Ощущение надвигающейся катастрофы возникло внезапно, однажды утром, за чашкой кофе. Сашу вдруг поразила жутковатая мысль, что обширное пространство жизни сфокусировалось в одной точке, на одном человеке, а вовсе не на процессе творческого труда, как было задумано. Все, что не соприкасалось с этой магнетической пылающей точкой, – не трогало ни ума, ни души, ни тем более сердца. Александра не могла взять в толк, когда, по какому недосмотру это случилось, и зачем она так пошло гибнет из-за этого в общем-то ничем не выдающегося человека, скромного сына пустынь с природной восточной заторможенностью и хорошо развитыми инстинктами, главным и неоспоримым достоинством которого было умение молчать и слушать.

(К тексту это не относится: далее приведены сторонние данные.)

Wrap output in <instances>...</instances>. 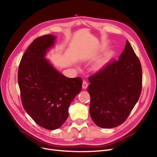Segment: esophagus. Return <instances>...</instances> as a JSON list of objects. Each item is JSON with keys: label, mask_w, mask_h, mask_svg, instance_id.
Returning <instances> with one entry per match:
<instances>
[{"label": "esophagus", "mask_w": 157, "mask_h": 157, "mask_svg": "<svg viewBox=\"0 0 157 157\" xmlns=\"http://www.w3.org/2000/svg\"><path fill=\"white\" fill-rule=\"evenodd\" d=\"M88 87V82L86 81V80H83L82 82V88L83 89H86Z\"/></svg>", "instance_id": "esophagus-1"}]
</instances>
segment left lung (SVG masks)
<instances>
[{
  "instance_id": "8db88e82",
  "label": "left lung",
  "mask_w": 157,
  "mask_h": 157,
  "mask_svg": "<svg viewBox=\"0 0 157 157\" xmlns=\"http://www.w3.org/2000/svg\"><path fill=\"white\" fill-rule=\"evenodd\" d=\"M90 114L99 127L112 128L124 122L142 88L140 61L129 42L118 60H113L88 78Z\"/></svg>"
}]
</instances>
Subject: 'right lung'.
<instances>
[{
	"label": "right lung",
	"instance_id": "1",
	"mask_svg": "<svg viewBox=\"0 0 157 157\" xmlns=\"http://www.w3.org/2000/svg\"><path fill=\"white\" fill-rule=\"evenodd\" d=\"M56 38L46 35L33 40L18 69L23 107L37 124L47 130H56L67 120L69 107L82 84L80 77H65L45 58Z\"/></svg>",
	"mask_w": 157,
	"mask_h": 157
}]
</instances>
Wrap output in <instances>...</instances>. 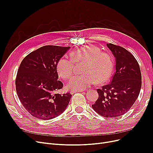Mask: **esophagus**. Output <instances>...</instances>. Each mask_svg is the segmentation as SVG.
<instances>
[{
  "mask_svg": "<svg viewBox=\"0 0 153 153\" xmlns=\"http://www.w3.org/2000/svg\"><path fill=\"white\" fill-rule=\"evenodd\" d=\"M83 91H82V90H80V91H71L70 92H71V94H73L76 93V92H82Z\"/></svg>",
  "mask_w": 153,
  "mask_h": 153,
  "instance_id": "34e87169",
  "label": "esophagus"
}]
</instances>
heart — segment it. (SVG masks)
<instances>
[{
    "label": "heart",
    "instance_id": "b5f03b06",
    "mask_svg": "<svg viewBox=\"0 0 153 153\" xmlns=\"http://www.w3.org/2000/svg\"><path fill=\"white\" fill-rule=\"evenodd\" d=\"M71 58H61L56 64V69L60 77L68 79L73 74L74 63H85L82 68L84 73L75 75L68 81L67 87L72 90L85 89L94 84L95 80L97 83L106 81L114 68L111 56L92 45H86L72 52Z\"/></svg>",
    "mask_w": 153,
    "mask_h": 153
}]
</instances>
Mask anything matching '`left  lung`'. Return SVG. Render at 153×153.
Wrapping results in <instances>:
<instances>
[{
    "mask_svg": "<svg viewBox=\"0 0 153 153\" xmlns=\"http://www.w3.org/2000/svg\"><path fill=\"white\" fill-rule=\"evenodd\" d=\"M107 46L115 58V72L109 84L97 90L99 98L92 107L102 117L115 118L126 113L138 99L141 74L138 61L130 52L111 43Z\"/></svg>",
    "mask_w": 153,
    "mask_h": 153,
    "instance_id": "obj_1",
    "label": "left lung"
}]
</instances>
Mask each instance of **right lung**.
I'll list each match as a JSON object with an SVG mask.
<instances>
[{"label":"right lung","instance_id":"obj_1","mask_svg":"<svg viewBox=\"0 0 153 153\" xmlns=\"http://www.w3.org/2000/svg\"><path fill=\"white\" fill-rule=\"evenodd\" d=\"M70 47L47 45L30 53L20 65L16 91L25 108L32 116L48 120L61 115L72 95L56 94L63 84L58 81L56 64Z\"/></svg>","mask_w":153,"mask_h":153}]
</instances>
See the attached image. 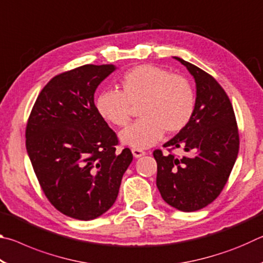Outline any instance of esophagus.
<instances>
[{
  "mask_svg": "<svg viewBox=\"0 0 263 263\" xmlns=\"http://www.w3.org/2000/svg\"><path fill=\"white\" fill-rule=\"evenodd\" d=\"M132 154L135 158H140V157H142V155H145V152L144 151L138 149V148H132Z\"/></svg>",
  "mask_w": 263,
  "mask_h": 263,
  "instance_id": "34e87169",
  "label": "esophagus"
}]
</instances>
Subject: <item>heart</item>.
Masks as SVG:
<instances>
[{
	"instance_id": "1",
	"label": "heart",
	"mask_w": 263,
	"mask_h": 263,
	"mask_svg": "<svg viewBox=\"0 0 263 263\" xmlns=\"http://www.w3.org/2000/svg\"><path fill=\"white\" fill-rule=\"evenodd\" d=\"M97 112L106 122L125 126L132 105L140 104V121L121 132L124 144L144 149L161 140L164 131L176 133L186 126L195 111V92L184 77L154 65H140L124 74L122 91L103 90L96 97Z\"/></svg>"
}]
</instances>
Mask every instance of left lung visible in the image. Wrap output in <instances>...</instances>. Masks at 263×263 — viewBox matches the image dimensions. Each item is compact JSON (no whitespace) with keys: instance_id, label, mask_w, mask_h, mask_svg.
Returning a JSON list of instances; mask_svg holds the SVG:
<instances>
[{"instance_id":"1","label":"left lung","mask_w":263,"mask_h":263,"mask_svg":"<svg viewBox=\"0 0 263 263\" xmlns=\"http://www.w3.org/2000/svg\"><path fill=\"white\" fill-rule=\"evenodd\" d=\"M196 82V104L190 122L163 145L182 148L181 158L153 152L157 160V186L163 201L180 211L205 208L219 196L239 152V133L233 106L224 89L210 74L174 57Z\"/></svg>"}]
</instances>
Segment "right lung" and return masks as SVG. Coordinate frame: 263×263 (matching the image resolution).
Returning <instances> with one entry per match:
<instances>
[{"instance_id":"obj_1","label":"right lung","mask_w":263,"mask_h":263,"mask_svg":"<svg viewBox=\"0 0 263 263\" xmlns=\"http://www.w3.org/2000/svg\"><path fill=\"white\" fill-rule=\"evenodd\" d=\"M114 65H84L53 78L38 95L26 125V151L48 201L64 215L91 220L114 205L132 162L128 148L94 103Z\"/></svg>"}]
</instances>
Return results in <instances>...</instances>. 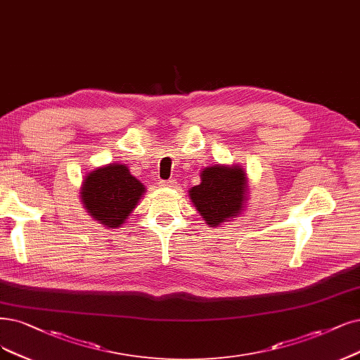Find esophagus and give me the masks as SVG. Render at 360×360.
Masks as SVG:
<instances>
[{"mask_svg": "<svg viewBox=\"0 0 360 360\" xmlns=\"http://www.w3.org/2000/svg\"><path fill=\"white\" fill-rule=\"evenodd\" d=\"M162 187H169V188H175L176 187V181L175 179H167V181H162Z\"/></svg>", "mask_w": 360, "mask_h": 360, "instance_id": "1", "label": "esophagus"}]
</instances>
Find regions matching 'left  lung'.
I'll list each match as a JSON object with an SVG mask.
<instances>
[{"label":"left lung","mask_w":360,"mask_h":360,"mask_svg":"<svg viewBox=\"0 0 360 360\" xmlns=\"http://www.w3.org/2000/svg\"><path fill=\"white\" fill-rule=\"evenodd\" d=\"M200 178L202 182L190 190V198L209 227L240 215L248 200V179L240 166L205 167Z\"/></svg>","instance_id":"8db88e82"}]
</instances>
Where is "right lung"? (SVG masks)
Here are the masks:
<instances>
[{
	"label": "right lung",
	"instance_id": "obj_1",
	"mask_svg": "<svg viewBox=\"0 0 360 360\" xmlns=\"http://www.w3.org/2000/svg\"><path fill=\"white\" fill-rule=\"evenodd\" d=\"M145 187L126 165L111 163L91 170L82 185V202L103 227L118 229L141 200Z\"/></svg>",
	"mask_w": 360,
	"mask_h": 360
}]
</instances>
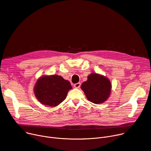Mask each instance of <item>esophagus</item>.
Here are the masks:
<instances>
[{
  "instance_id": "obj_1",
  "label": "esophagus",
  "mask_w": 151,
  "mask_h": 151,
  "mask_svg": "<svg viewBox=\"0 0 151 151\" xmlns=\"http://www.w3.org/2000/svg\"><path fill=\"white\" fill-rule=\"evenodd\" d=\"M80 86H81V83H78L74 84V87H75V88H79Z\"/></svg>"
}]
</instances>
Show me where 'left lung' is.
Wrapping results in <instances>:
<instances>
[{"label":"left lung","mask_w":151,"mask_h":151,"mask_svg":"<svg viewBox=\"0 0 151 151\" xmlns=\"http://www.w3.org/2000/svg\"><path fill=\"white\" fill-rule=\"evenodd\" d=\"M87 98L95 104H100L108 99L112 85L109 79L104 76L92 73L81 87Z\"/></svg>","instance_id":"obj_1"}]
</instances>
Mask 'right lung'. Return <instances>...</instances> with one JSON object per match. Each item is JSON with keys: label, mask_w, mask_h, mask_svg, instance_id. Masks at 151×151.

Потомок кочевников влюбился в Сашу Камилову на вступительном экзамене, можно сказать, с первого взгляда. Этот взгляд в каком-то смысле оживил его судьбу, уже поникшую, надтреснутую, как сухая ветка джингиля, изнуренного зноем и неутоленной жаждой. Основной экзамен – творческий, где надо было за несколько часов сделать набросок сценария на заданную тему, – Мурат завалил. Из сострадания к бывшему выпускнику ВГИКа, целевику, направленному развивающейся республикой (где до сих пор платят за женщину калым) на обучение в Москву для повышения квалификации нацкадров, – из сострадания, необъяснимо как бедным пустынником высеченного, дали ему шанс повторно сдать экзамен с очередной группой претендентов, честно боровшихся за свое право стать слушателями Высших курсов сценаристов и режиссеров.
Искусство вызывать сострадание… «Не барское это дело – вызывать к себе сострадание», – говорила, бывало, Александра, раздувая длинные ноздри и поводя плечом. Однако во время экзамена, подняв голову от своих исписанных листков и увидев, как идет по аудитории высокий худощавый азиат с овечьей обреченностью в сливовых глазах – словно бы на заклание идет, – как озирается растерянно – куда бы сесть, пристроить свое помертвевшее тело, – Александра испытала острое, почти физическое сострадание к конкуренту и подбодрила его улыбкой. Он робко, признательно улыбнулся в ответ и почувствовал мощный прилив вдохновляющей силы. После последнего экзамена Мурат ждал Сашу с букетом тюльпанов и, покашляв, дабы придать голосу необходимую крепость, пригласил пообедать в ресторанчике на Тверской. Отметив бегло, краешком глаза, крахмальную безукоризненность его сорочки, деликатность, возможно, врожденную, особо ценимую, и хороший русский язык, она опустила лицо в тюльпаны, сделала долгий тягучий вдох и, перекинув цветы через руку, как пальто, легко, улыбчиво сказала: «С удовольствием!»